■ EXERCISES ■
a) Answer these questions from the essay below on who keeps AI's savings, one answer a line, marked the same way:
(i) What four things does the essay say the bottleneck has always been?
(ii) Which area does the essay call famous for extraordinary rates of Coca-Cola consumption?
(iii) What export crop's plantations are spreading across the southern lowlands?
b) The essay below on who keeps AI's savings names the things that flow harder toward whoever already had them. List every one of them.
c) In the essay below on who keeps AI's savings, write out the stretch from "We confuse the" through "a pitch deck." with no changes.

Who Keeps the Savings?

Yes, everyone says AI is here to stay. I think the harder question is who it stays for, and the answer, written in data centers and trillion-dollar IPOs, isn't you.

Who Keeps the Savings?

I feel like pretty much every essay about AI right now asks and answers the same question: is AI here to stay? Will AI take our jobs? Is SaaS dead? etc, etc, etc. Yes. It's boring. To be honest, I think we must move on, because the interesting questions all start one step later. One I think is more controversial and has kept me circling back is this one: when a tool makes work cheaper, who keeps the savings?

For a while I told myself a comfortable answer. The friction of building things is collapsing, so the small player gets stronger: anyone can build now, the local underdog finally has leverage, the village gets the same superpowers as the city. I believed a softer version of the line you hear at every conference: that AI democratizes. I've come to think that's half true in a way that makes it mostly false. So let me try to say the harder thing.

Democratization of capability, concentration of power

Here is a fact: AI democratizes capability but concentrates power, and those two things move in opposite directions.

It's genuinely true that one person can now do what used to take a team. The tool in your hand got dramatically more powerful. But the same is true of the giant's tool, and the data, the compute, the distribution, and the lawyers all flow harder toward whoever already had them. So the small player is more capable in absolute terms and weaker in relative position. Their tool improved; the gap is widening anyway, because capability is cheap now and the things that actually decide outcomes are not.

We confuse the two constantly. "Anyone can build an app" feels like power. It isn't. And as we are all realizing, building was never the bottleneck. The bottleneck has always been distribution, trust, capital, and access to the state. And AI does almost nothing to hand those to the small player while doing a great deal to sharpen them for the large one. Democratization of production is real. Democratization of power is mostly a line in a pitch deck.

The pattern was never only about technology

To see why, stop looking at software and look at the places where capital meets a small community directly (I'll mention regions in Mexico, USA and Europe as examples).

Take Chiapas. The region around San Cristóbal is famous for two things that turn out to be the same thing: extraordinary rates of Coca-Cola consumption, and a bottling operation drawing local water under concessions a local cooperative could never obtain. Or take the palm oil plantations spreading across the southern lowlands, reorganizing land and water around an export crop. Neither of these is a story about superior technology beating inferior technology. It's a story about capital arriving with overwhelming resources and capturing a resource base: water, land, distribution, even ritual and habit, before the locals can respond, and doing it with the state's signature on the paperwork.

The decisive advantage was never a better bottle. It was the concession, the capital, and the relationship with the government. The local player didn't lose because their drink was worse. They lost because the contest was never held on the field they could see.

AI does not break this pattern. It is a new vector for the same old move. And here is the part that I think should worry the optimists: the real danger isn't that AI replaces the local player with a robot. It's that AI lets a distant incumbent understand, localize into, and extract from a small market faster and cheaper than ever; often before the local player even realizes the market is now contested.

Who kept the savings? Not Chiapas.

■ EXCERPTED RECORDS ■
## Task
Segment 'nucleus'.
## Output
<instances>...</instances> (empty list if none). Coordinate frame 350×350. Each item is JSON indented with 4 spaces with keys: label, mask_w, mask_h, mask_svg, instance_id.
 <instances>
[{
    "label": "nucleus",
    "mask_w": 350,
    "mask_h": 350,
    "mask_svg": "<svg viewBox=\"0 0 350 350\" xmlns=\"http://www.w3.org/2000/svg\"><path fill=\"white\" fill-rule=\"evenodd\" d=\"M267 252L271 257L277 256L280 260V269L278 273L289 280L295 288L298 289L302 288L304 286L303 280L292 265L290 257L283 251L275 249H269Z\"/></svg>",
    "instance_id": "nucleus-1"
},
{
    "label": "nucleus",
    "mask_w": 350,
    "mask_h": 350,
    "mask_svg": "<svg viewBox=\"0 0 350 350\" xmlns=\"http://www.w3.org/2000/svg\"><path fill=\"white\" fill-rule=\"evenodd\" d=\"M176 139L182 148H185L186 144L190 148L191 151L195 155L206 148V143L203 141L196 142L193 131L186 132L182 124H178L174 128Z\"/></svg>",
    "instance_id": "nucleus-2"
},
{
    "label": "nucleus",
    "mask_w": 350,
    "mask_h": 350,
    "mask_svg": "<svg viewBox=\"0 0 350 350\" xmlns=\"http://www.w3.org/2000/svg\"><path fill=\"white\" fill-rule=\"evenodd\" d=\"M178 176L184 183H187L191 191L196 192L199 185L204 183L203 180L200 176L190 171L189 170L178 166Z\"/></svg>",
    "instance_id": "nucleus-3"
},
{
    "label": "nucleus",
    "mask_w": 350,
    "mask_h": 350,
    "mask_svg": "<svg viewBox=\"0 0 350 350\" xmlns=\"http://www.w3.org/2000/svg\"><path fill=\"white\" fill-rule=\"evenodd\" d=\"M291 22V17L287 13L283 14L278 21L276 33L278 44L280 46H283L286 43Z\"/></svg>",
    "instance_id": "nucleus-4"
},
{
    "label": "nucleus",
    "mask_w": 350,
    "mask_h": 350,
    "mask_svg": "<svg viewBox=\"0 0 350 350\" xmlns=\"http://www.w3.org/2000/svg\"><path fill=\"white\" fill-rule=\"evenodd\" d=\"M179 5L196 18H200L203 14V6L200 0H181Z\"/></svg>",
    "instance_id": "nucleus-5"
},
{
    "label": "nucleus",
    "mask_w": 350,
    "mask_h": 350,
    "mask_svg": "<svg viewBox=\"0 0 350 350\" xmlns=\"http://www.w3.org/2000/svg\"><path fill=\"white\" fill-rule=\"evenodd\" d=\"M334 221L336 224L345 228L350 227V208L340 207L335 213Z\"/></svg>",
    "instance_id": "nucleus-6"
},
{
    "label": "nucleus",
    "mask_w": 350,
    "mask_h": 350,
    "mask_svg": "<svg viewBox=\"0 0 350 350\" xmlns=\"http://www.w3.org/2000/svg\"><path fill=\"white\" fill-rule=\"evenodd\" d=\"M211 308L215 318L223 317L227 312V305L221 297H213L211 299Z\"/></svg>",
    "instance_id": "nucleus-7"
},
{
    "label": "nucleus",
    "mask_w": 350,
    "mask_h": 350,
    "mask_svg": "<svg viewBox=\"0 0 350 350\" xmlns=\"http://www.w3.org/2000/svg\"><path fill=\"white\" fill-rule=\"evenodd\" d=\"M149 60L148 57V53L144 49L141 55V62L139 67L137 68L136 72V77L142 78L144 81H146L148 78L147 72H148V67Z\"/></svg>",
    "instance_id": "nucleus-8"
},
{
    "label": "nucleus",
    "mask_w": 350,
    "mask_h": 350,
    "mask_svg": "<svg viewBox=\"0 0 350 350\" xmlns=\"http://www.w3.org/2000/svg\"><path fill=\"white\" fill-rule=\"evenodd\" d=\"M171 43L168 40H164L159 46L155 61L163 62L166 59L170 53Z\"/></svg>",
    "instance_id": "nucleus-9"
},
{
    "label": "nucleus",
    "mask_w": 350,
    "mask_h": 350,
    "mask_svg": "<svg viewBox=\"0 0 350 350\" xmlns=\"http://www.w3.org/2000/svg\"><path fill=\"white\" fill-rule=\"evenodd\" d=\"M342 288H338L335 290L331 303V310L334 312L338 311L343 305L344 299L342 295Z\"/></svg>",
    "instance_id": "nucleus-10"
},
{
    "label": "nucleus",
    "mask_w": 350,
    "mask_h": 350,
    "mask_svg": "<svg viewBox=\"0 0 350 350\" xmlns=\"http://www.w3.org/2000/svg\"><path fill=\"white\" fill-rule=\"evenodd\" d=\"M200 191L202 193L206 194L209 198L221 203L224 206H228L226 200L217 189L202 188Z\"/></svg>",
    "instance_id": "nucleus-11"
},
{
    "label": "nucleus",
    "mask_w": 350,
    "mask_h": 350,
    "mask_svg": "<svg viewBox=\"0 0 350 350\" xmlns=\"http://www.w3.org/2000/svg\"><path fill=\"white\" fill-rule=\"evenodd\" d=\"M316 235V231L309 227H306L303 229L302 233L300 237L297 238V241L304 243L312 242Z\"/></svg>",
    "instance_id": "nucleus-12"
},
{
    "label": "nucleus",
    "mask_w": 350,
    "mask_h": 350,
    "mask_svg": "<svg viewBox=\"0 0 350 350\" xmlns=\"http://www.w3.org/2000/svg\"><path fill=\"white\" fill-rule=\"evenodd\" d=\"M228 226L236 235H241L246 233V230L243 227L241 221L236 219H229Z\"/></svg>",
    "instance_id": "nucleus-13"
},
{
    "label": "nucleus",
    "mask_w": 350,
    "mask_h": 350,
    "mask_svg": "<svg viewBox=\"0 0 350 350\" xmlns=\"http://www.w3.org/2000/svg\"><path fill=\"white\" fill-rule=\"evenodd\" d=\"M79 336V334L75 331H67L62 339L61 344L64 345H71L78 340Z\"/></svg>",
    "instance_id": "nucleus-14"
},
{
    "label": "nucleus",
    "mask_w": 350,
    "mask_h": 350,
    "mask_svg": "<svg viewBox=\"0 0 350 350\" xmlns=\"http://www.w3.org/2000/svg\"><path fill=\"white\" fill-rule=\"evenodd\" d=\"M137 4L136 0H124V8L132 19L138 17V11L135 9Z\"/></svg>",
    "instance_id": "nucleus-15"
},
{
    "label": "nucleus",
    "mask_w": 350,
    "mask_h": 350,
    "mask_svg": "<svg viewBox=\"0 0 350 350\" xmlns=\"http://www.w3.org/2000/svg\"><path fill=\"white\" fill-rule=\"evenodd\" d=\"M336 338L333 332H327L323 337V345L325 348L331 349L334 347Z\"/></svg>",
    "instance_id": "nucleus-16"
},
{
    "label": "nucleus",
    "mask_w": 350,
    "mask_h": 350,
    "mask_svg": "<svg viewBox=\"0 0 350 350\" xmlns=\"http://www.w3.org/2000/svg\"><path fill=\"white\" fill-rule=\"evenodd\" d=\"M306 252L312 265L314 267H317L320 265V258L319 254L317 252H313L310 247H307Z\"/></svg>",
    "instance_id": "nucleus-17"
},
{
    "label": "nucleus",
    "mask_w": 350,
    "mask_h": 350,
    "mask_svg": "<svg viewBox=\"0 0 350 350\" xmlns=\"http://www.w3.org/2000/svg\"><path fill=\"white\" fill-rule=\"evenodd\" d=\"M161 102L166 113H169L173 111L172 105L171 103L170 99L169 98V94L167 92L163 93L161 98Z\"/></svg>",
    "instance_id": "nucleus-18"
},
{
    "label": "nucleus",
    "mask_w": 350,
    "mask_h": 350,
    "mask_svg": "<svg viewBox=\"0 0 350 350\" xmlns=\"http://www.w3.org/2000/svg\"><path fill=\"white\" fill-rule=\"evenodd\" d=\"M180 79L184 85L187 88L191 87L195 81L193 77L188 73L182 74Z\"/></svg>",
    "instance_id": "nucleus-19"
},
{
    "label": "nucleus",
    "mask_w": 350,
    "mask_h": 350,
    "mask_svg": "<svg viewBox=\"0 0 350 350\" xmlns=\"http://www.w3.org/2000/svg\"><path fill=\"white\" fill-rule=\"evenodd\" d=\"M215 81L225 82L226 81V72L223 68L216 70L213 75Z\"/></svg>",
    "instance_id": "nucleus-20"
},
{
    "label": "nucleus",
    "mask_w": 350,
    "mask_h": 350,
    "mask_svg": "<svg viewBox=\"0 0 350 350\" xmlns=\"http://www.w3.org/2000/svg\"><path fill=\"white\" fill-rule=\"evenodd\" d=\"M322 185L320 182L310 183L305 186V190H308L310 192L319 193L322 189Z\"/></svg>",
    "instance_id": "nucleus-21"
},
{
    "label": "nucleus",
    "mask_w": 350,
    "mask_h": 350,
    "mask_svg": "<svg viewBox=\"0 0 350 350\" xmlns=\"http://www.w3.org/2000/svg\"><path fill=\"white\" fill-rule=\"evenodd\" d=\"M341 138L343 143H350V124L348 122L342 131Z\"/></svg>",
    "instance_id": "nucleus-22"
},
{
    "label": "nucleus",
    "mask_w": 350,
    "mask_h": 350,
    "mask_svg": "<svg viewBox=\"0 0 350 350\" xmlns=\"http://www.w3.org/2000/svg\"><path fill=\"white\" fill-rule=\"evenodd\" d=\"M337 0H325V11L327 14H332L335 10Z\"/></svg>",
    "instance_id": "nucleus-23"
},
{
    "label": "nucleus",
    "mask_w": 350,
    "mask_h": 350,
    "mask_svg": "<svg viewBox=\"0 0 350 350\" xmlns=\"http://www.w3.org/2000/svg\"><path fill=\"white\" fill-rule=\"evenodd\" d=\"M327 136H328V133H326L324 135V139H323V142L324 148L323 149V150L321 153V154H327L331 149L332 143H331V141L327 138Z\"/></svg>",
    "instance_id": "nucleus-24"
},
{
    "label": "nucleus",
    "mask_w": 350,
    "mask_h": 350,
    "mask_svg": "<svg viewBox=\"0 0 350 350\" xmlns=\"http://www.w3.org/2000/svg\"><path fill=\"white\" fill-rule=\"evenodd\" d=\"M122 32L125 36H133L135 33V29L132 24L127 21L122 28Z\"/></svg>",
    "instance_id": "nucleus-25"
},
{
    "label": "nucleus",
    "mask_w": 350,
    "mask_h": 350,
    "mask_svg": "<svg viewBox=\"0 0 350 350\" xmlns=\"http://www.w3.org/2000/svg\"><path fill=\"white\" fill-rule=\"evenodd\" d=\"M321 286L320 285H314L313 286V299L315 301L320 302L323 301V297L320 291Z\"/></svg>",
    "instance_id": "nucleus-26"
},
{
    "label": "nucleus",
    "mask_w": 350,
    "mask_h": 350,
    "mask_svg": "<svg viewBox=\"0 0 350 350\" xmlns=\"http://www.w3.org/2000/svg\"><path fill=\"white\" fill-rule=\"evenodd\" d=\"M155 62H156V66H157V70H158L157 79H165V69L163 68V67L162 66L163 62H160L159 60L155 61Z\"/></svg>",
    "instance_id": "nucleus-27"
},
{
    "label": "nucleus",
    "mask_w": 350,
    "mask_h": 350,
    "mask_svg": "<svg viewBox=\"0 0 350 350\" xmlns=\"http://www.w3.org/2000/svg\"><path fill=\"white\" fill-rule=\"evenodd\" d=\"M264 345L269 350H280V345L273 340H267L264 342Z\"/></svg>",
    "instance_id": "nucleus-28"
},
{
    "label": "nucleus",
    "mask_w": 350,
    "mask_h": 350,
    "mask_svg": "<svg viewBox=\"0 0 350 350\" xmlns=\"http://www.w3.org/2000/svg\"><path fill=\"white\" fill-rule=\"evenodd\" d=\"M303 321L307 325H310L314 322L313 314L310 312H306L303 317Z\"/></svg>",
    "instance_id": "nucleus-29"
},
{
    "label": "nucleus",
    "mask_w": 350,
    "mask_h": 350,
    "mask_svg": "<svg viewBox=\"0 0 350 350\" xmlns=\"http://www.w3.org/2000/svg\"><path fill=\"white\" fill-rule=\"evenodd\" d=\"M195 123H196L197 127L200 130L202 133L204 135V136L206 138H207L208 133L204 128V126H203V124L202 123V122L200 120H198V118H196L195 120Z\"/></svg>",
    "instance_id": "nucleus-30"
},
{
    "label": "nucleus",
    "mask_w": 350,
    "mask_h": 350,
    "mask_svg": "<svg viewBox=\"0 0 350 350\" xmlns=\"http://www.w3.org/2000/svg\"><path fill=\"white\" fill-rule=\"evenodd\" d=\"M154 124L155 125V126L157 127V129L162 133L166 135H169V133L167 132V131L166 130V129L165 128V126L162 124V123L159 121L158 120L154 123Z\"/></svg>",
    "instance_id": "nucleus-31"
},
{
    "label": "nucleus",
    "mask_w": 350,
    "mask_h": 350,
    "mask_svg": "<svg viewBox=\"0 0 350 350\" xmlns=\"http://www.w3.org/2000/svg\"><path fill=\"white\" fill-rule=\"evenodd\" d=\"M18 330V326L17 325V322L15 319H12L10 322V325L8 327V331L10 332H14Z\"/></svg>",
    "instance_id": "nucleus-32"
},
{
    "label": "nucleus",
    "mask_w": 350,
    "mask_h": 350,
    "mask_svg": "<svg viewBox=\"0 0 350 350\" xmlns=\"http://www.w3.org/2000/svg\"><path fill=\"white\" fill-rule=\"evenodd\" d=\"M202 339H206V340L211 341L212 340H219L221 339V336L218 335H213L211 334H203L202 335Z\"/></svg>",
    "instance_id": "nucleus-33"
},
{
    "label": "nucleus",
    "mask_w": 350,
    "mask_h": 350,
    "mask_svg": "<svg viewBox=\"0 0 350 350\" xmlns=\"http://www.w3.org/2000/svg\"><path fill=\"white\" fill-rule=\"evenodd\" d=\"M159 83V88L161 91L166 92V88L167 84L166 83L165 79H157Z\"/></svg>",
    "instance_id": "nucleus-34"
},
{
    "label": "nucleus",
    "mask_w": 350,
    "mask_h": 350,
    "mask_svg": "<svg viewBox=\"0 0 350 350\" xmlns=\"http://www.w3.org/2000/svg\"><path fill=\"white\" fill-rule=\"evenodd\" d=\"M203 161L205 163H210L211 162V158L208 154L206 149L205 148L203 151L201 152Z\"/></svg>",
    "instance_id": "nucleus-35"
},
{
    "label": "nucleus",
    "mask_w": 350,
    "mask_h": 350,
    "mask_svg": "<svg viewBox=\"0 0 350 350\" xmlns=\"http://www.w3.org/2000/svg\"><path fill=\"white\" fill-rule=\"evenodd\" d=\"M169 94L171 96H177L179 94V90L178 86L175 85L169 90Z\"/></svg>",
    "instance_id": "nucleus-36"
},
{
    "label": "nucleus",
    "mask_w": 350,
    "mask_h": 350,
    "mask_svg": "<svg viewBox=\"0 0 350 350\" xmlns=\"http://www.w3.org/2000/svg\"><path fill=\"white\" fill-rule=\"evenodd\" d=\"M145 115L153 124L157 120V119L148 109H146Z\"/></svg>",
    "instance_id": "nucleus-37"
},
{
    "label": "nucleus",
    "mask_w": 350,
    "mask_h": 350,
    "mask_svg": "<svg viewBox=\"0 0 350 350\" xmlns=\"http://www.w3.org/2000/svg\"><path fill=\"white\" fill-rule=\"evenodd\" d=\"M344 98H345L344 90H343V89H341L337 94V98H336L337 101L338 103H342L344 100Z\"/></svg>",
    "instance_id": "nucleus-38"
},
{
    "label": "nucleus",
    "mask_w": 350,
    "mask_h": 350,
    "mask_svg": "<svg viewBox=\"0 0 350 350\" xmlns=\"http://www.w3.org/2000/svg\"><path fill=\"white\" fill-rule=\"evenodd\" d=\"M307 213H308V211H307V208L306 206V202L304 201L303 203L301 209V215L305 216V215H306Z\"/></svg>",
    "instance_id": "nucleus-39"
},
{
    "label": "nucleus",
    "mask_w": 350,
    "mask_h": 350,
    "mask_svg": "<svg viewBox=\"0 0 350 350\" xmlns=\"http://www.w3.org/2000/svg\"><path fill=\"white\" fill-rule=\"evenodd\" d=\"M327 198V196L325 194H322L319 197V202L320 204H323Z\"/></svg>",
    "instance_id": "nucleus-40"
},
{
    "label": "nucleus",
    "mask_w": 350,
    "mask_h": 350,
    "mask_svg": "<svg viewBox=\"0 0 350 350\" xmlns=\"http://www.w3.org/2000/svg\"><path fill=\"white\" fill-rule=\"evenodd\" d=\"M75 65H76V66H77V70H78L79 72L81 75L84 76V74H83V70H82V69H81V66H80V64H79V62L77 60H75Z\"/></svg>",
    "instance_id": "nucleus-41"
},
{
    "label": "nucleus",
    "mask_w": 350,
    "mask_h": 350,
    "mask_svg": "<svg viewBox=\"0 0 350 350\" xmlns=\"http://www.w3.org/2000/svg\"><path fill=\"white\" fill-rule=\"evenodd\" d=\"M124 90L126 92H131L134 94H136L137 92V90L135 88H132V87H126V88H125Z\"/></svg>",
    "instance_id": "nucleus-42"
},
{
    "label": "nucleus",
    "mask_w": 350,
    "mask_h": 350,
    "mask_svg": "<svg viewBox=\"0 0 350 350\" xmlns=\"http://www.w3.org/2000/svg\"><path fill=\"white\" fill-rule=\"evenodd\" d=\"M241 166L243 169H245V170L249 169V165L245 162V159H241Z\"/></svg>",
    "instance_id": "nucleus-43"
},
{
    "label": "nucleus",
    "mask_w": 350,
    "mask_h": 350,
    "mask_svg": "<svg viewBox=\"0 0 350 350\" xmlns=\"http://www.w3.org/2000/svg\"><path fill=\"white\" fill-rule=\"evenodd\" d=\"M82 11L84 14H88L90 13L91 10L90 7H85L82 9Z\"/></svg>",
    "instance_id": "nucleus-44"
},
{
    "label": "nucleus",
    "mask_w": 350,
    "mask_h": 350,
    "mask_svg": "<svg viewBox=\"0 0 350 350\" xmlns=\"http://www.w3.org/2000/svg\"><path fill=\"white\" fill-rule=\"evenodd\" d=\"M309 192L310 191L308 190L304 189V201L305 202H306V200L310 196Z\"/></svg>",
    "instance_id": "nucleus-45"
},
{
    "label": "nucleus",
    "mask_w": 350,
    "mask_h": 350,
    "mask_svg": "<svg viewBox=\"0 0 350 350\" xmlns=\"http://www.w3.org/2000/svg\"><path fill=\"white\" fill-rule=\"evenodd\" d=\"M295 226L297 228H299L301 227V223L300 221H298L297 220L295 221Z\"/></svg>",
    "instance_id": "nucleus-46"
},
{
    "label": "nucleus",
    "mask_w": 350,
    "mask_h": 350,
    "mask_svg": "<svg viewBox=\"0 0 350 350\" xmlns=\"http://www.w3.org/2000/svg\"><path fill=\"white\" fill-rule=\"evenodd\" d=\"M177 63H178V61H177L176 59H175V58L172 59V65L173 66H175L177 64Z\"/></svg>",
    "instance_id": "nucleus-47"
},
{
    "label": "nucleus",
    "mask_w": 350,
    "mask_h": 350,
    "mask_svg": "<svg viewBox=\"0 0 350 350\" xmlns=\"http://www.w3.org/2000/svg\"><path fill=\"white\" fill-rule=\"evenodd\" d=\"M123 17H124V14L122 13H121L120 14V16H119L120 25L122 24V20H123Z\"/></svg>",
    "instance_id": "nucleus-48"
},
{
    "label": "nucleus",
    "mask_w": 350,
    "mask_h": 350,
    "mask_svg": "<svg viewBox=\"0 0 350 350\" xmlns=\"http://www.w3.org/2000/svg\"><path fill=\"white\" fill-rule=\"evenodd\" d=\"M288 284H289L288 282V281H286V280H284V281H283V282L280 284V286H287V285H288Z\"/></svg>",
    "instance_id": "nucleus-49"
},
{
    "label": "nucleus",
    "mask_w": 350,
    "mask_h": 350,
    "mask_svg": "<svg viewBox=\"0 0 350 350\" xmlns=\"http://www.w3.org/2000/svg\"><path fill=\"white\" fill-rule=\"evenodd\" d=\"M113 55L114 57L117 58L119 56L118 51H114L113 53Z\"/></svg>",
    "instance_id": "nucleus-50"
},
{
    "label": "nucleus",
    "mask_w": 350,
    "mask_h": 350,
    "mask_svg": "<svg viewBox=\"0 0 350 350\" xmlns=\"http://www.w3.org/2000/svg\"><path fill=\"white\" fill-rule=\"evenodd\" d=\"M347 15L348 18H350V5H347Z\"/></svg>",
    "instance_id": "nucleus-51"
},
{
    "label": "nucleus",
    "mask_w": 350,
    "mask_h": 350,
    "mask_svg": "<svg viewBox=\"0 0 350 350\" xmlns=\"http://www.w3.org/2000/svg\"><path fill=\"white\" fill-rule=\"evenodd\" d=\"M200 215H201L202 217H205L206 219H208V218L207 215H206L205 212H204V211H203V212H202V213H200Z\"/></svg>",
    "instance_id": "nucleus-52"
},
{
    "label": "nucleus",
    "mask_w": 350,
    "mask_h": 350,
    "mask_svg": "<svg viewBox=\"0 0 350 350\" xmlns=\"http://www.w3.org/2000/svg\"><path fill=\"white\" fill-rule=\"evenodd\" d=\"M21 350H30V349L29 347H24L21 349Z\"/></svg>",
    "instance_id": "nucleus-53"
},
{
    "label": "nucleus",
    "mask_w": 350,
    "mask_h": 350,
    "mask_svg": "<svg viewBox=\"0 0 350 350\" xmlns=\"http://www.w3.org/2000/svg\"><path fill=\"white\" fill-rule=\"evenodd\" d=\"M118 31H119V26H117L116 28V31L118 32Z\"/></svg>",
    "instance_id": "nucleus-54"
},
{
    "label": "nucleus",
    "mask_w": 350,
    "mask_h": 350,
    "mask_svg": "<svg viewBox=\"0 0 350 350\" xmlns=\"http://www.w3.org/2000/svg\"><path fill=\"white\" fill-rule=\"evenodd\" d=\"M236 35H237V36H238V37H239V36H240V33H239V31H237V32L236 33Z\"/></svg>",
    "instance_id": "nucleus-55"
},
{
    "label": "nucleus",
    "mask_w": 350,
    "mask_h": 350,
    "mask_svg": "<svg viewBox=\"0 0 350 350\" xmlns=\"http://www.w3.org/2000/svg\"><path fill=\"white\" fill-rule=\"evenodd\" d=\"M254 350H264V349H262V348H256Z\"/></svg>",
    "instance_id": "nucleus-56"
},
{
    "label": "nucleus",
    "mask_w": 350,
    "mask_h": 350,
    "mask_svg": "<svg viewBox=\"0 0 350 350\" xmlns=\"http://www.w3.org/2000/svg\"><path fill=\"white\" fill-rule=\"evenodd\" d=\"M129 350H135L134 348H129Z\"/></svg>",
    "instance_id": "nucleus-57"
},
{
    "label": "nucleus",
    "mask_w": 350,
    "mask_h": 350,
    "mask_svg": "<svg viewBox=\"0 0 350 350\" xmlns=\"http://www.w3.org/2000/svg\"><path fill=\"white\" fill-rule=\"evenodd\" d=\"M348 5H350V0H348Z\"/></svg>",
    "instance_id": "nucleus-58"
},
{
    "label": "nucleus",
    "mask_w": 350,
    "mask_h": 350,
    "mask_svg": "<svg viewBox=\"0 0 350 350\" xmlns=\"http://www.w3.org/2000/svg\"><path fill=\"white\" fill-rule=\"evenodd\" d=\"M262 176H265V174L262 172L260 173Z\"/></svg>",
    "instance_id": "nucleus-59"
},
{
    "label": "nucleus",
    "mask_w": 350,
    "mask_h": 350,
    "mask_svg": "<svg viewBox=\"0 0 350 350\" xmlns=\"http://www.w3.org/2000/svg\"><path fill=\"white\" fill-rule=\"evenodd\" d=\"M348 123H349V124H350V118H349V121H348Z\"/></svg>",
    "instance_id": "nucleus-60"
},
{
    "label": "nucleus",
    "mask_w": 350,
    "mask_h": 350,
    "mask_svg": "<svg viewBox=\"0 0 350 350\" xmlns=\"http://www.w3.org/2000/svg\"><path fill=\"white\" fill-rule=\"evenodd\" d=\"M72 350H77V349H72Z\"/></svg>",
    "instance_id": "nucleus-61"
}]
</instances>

■ SOLUTION SET ■
a)
(i) Distribution, trust, capital, and access to the state
(ii) The region around San Cristóbal, in Chiapas
(iii) Palm oil

b)
- The data
- The compute
- The distribution
- The lawyers

c)
We confuse the two constantly. "Anyone can build an app" feels like power. It isn't. And as we are all realizing, building was never the bottleneck. The bottleneck has always been distribution, trust, capital, and access to the state. And AI does almost nothing to hand those to the small player while doing a great deal to sharpen them for the large one. Democratization of production is real. Democratization of power is mostly a line in a pitch deck.